## TASK A:
In the column about the breast cancer fundraising walk, how many miles per day does the 3 Day Walk require participants to cover?
## TASK B:
Write a continuation of the column about the breast cancer fundraising walk, beginning after its final sentence.

## EXTRACT PROVIDED:

The magic of believing

Published 8:27 am Wednesday, December 16, 2009

This past summer I wrote an article titled “Heroes aren’t hard to find,” asking for donations for a 60-mile walk to raise funds for breast cancer research. And, true to the article’s title, you proved yourselves to be significant heroes in the fight for a cure. Your generosity was overwhelming. Now, in addition to a heartfelt thank you, I feel an obligation to share with you the outcome of our endeavor … blisters and all.

The 3 Day Walk occurs in 15 different cities. We chose Tampa, Fla., with a heat index of more than 100 degrees. Participants are told to bring only one duffle bag packed with their clothes, sleeping bag and camping gear. We chose to fill ours with mostly cosmetics (and a little Advil.) And walking 20 miles per day for three days requires training. We chose not to.

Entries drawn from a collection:
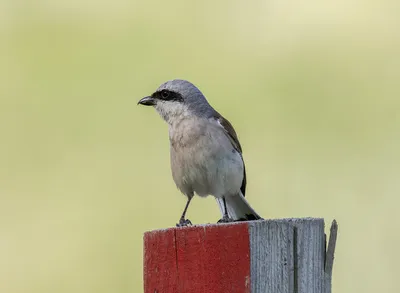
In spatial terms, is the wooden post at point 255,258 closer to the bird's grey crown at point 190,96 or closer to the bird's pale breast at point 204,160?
the bird's pale breast at point 204,160

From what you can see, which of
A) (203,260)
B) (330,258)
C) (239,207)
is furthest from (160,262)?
(239,207)

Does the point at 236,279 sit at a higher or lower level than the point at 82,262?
lower

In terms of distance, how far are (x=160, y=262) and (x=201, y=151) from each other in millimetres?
2027

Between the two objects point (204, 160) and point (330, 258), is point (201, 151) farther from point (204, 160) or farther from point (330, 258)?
point (330, 258)

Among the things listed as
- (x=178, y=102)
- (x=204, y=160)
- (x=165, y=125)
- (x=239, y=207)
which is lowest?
(x=239, y=207)

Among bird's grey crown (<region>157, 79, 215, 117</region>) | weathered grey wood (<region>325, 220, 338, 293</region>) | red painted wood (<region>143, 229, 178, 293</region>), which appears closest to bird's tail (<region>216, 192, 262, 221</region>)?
bird's grey crown (<region>157, 79, 215, 117</region>)

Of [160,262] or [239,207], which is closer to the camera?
[160,262]

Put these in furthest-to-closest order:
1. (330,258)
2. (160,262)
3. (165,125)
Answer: (165,125) < (160,262) < (330,258)

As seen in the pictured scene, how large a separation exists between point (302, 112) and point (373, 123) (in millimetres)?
689

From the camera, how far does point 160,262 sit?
3.36 metres

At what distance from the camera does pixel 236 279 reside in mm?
3121

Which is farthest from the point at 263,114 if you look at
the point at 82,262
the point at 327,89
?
the point at 82,262

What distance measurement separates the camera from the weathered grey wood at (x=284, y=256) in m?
3.11

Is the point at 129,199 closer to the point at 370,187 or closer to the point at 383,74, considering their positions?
the point at 370,187
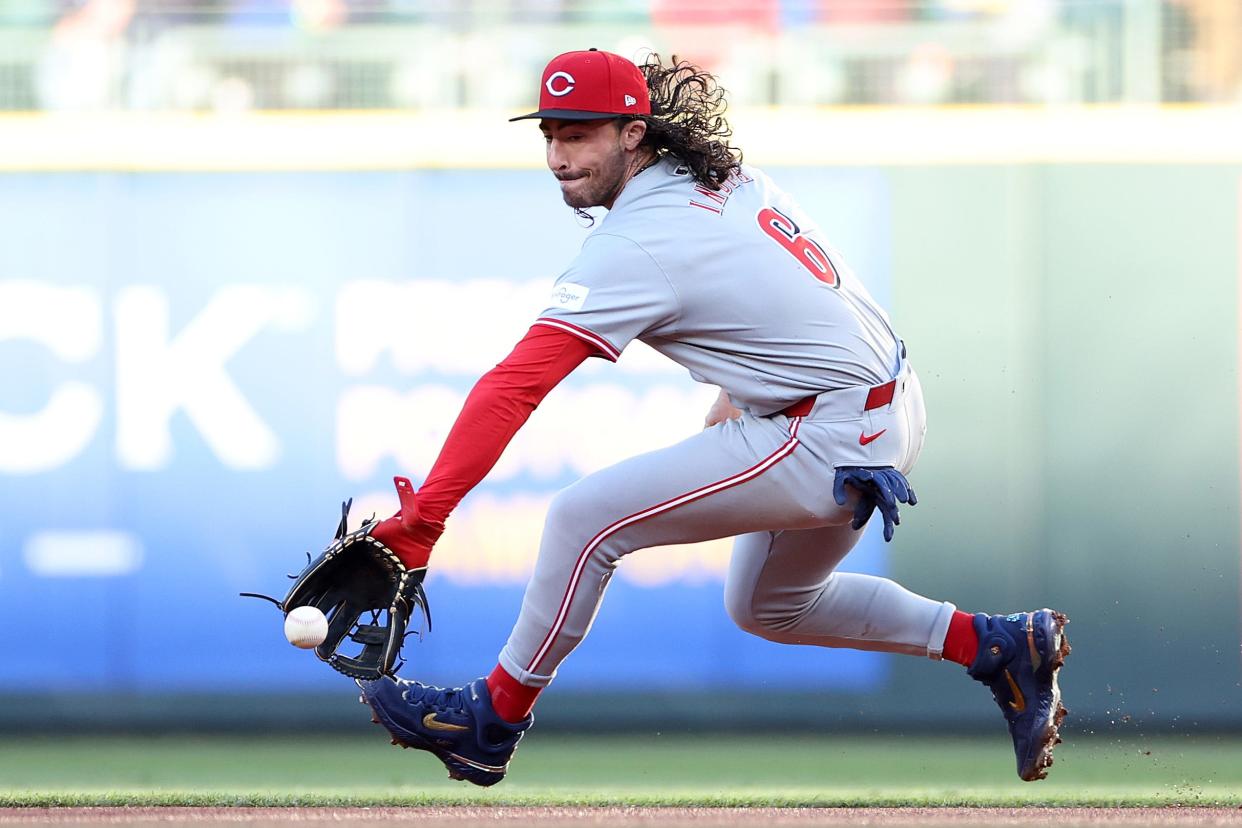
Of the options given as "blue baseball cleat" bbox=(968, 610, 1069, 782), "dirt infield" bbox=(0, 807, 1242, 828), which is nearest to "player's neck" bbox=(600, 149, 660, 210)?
"blue baseball cleat" bbox=(968, 610, 1069, 782)

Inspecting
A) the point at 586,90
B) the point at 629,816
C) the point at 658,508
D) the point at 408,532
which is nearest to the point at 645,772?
the point at 629,816

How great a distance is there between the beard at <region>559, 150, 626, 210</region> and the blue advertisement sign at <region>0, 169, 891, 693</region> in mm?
2263

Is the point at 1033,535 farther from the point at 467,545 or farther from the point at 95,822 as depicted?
the point at 95,822

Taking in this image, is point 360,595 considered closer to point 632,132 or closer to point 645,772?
point 632,132

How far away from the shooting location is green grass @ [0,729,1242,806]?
194 inches

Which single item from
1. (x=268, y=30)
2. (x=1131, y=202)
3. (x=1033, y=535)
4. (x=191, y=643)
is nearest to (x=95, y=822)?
(x=191, y=643)

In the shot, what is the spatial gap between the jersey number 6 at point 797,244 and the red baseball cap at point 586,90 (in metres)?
0.35

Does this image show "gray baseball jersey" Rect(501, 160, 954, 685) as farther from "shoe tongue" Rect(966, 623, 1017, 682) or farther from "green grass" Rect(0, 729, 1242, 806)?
"green grass" Rect(0, 729, 1242, 806)

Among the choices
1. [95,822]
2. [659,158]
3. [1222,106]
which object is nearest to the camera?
[659,158]

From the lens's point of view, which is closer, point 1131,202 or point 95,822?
point 95,822

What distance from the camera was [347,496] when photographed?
583cm

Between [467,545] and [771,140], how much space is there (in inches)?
67.4

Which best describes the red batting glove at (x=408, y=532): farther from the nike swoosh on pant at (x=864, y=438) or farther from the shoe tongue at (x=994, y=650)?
the shoe tongue at (x=994, y=650)

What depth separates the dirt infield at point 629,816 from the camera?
178 inches
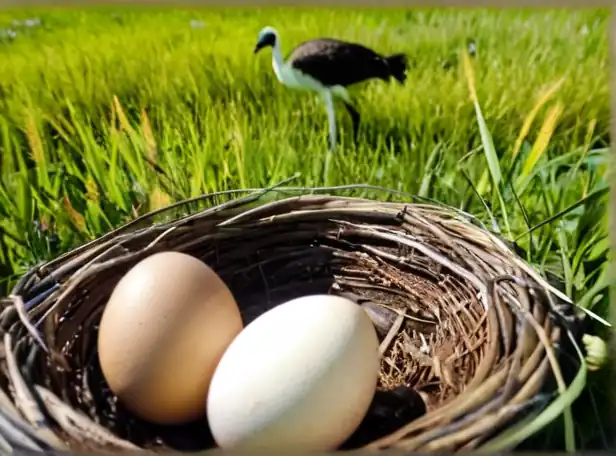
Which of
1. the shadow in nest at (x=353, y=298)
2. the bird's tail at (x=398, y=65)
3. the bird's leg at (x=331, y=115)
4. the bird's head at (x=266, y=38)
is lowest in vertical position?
the shadow in nest at (x=353, y=298)

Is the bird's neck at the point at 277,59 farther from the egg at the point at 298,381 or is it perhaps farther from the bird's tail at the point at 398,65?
the egg at the point at 298,381

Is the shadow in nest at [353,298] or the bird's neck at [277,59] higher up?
the bird's neck at [277,59]

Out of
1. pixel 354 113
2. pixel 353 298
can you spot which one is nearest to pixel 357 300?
pixel 353 298

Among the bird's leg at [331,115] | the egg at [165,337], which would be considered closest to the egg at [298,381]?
the egg at [165,337]

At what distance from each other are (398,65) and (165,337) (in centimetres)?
39

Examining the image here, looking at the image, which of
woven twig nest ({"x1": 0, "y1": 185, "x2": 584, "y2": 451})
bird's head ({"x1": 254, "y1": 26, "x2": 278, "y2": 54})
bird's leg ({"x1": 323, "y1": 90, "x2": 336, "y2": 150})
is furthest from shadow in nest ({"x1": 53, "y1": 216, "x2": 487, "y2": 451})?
bird's head ({"x1": 254, "y1": 26, "x2": 278, "y2": 54})

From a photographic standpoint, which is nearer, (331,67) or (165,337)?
(165,337)

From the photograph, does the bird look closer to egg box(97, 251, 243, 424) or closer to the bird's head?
the bird's head

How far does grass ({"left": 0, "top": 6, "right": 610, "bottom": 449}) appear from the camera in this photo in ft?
2.94

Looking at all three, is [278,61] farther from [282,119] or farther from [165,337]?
[165,337]

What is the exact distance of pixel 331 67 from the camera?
36.4 inches

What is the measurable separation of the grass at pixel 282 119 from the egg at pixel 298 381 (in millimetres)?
227

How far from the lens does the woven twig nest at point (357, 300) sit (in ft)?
2.37

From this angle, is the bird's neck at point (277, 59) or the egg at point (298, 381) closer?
the egg at point (298, 381)
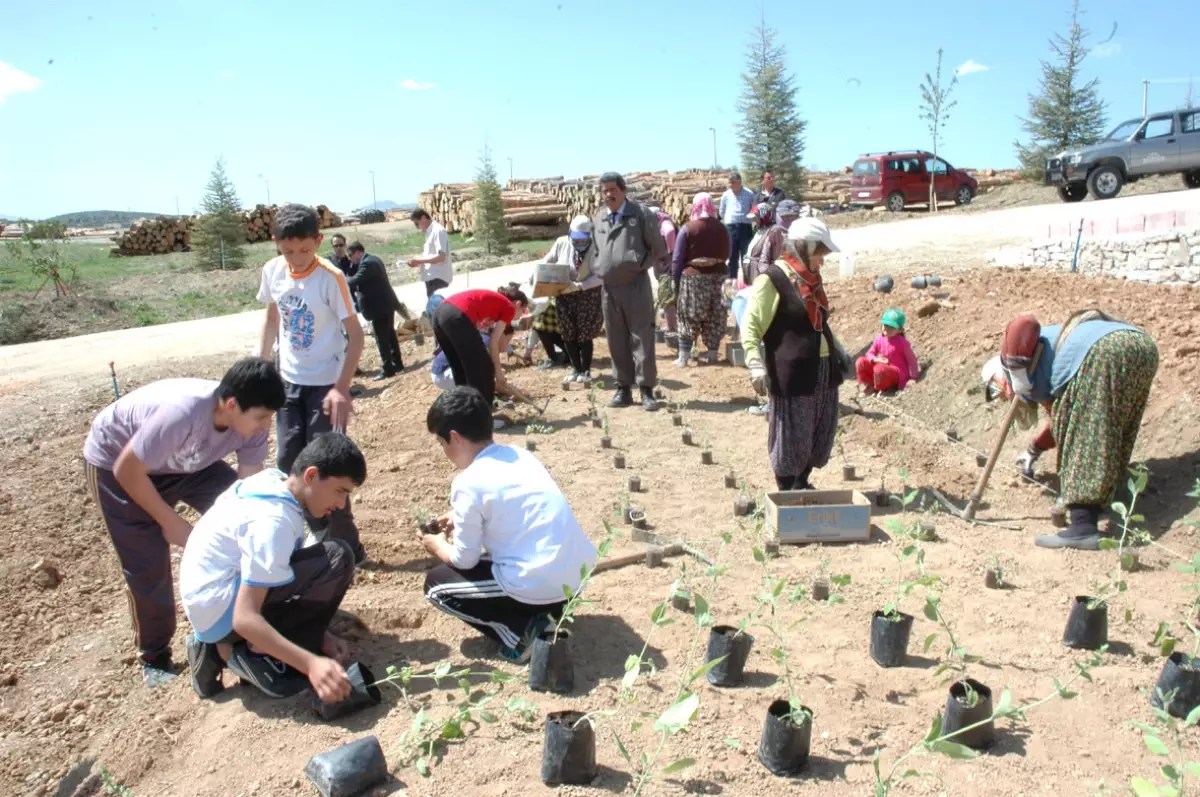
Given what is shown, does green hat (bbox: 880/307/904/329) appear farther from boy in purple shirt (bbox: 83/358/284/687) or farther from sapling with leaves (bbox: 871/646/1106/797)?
boy in purple shirt (bbox: 83/358/284/687)

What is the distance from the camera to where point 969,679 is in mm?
3070

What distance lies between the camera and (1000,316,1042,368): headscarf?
454cm

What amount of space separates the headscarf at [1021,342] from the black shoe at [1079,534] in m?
0.77

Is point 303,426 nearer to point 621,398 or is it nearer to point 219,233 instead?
point 621,398

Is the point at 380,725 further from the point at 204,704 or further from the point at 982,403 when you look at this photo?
the point at 982,403

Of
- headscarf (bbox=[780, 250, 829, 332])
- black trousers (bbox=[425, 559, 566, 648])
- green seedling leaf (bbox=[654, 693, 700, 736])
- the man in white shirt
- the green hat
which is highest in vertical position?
the man in white shirt

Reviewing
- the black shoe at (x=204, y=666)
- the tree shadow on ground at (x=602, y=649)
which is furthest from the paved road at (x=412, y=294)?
the tree shadow on ground at (x=602, y=649)

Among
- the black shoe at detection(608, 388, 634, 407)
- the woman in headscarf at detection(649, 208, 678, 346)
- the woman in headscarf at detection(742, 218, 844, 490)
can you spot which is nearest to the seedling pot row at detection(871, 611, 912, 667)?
the woman in headscarf at detection(742, 218, 844, 490)

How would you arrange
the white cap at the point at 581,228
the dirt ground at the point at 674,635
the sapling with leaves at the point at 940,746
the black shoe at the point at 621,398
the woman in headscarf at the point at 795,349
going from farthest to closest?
the white cap at the point at 581,228, the black shoe at the point at 621,398, the woman in headscarf at the point at 795,349, the dirt ground at the point at 674,635, the sapling with leaves at the point at 940,746

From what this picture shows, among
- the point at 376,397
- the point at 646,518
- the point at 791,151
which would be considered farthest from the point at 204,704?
the point at 791,151

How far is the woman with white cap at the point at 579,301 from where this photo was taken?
7480 mm

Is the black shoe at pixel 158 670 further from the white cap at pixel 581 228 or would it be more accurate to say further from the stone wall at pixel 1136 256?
the stone wall at pixel 1136 256

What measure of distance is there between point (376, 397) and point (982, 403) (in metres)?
Answer: 5.39

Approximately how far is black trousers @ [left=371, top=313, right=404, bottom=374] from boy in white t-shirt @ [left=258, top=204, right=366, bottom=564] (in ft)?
16.7
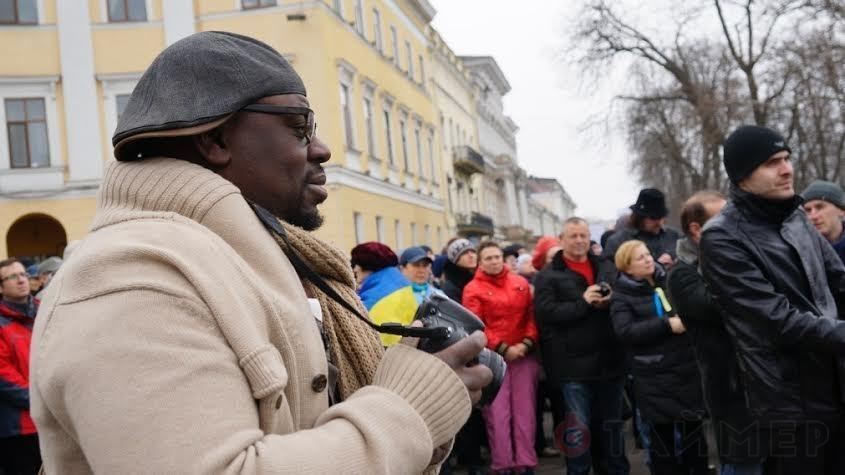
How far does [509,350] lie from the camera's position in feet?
24.9

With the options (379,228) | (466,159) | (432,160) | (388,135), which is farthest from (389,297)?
(466,159)

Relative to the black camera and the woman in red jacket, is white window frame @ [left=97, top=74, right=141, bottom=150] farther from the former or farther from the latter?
the black camera

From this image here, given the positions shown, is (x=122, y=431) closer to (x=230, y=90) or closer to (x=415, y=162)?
(x=230, y=90)

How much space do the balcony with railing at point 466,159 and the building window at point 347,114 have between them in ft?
61.7

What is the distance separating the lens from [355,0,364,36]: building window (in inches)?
1182


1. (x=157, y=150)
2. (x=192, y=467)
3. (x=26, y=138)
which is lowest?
(x=192, y=467)

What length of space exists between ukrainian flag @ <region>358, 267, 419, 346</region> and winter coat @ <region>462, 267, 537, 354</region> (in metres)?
0.80

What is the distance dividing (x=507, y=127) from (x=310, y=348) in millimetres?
74490

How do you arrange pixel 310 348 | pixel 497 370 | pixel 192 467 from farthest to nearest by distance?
pixel 497 370
pixel 310 348
pixel 192 467

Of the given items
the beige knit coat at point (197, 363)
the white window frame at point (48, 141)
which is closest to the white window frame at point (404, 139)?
the white window frame at point (48, 141)

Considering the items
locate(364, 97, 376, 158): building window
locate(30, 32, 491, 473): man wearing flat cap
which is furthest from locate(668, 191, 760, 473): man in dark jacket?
locate(364, 97, 376, 158): building window

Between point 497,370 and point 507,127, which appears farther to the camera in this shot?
point 507,127

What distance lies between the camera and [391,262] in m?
7.34

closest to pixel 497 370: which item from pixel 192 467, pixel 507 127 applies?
pixel 192 467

## TASK OUTPUT A:
Twenty miles per day for three days.

## TASK OUTPUT B:
So, off we went, my sister June, my niece Katie, her friend Wesanne and me. And by the end of the first day, when we found ourselves lying in our pink tents (two among a sea of 3,000), with the caustic smell of Ben-Gay wafting through the 95 degree heat and the muffled moans of tired souls tending their blisters, did we realize for the first time the intense commission we accepted when we signed on the dotted line and started asking for donations. We were part of something. Something big. And yes, something very pink. And sometimes something a little bit miserable. But here we were, in the middle of it all. And we chose to stay the course. (OK, so I did ask once about where to hail a taxi, but the staff members told me we were not allowed to leave the premises.)

I won’t go into too much detail about the entire event because hopefully some of you will have the chance to participate in it and can experience for yourselves how life-changing it truly is. But having said that, I will share a few of the highlights with you, along with suggestions for those of you considering participating in a 3 Day Walk in the future.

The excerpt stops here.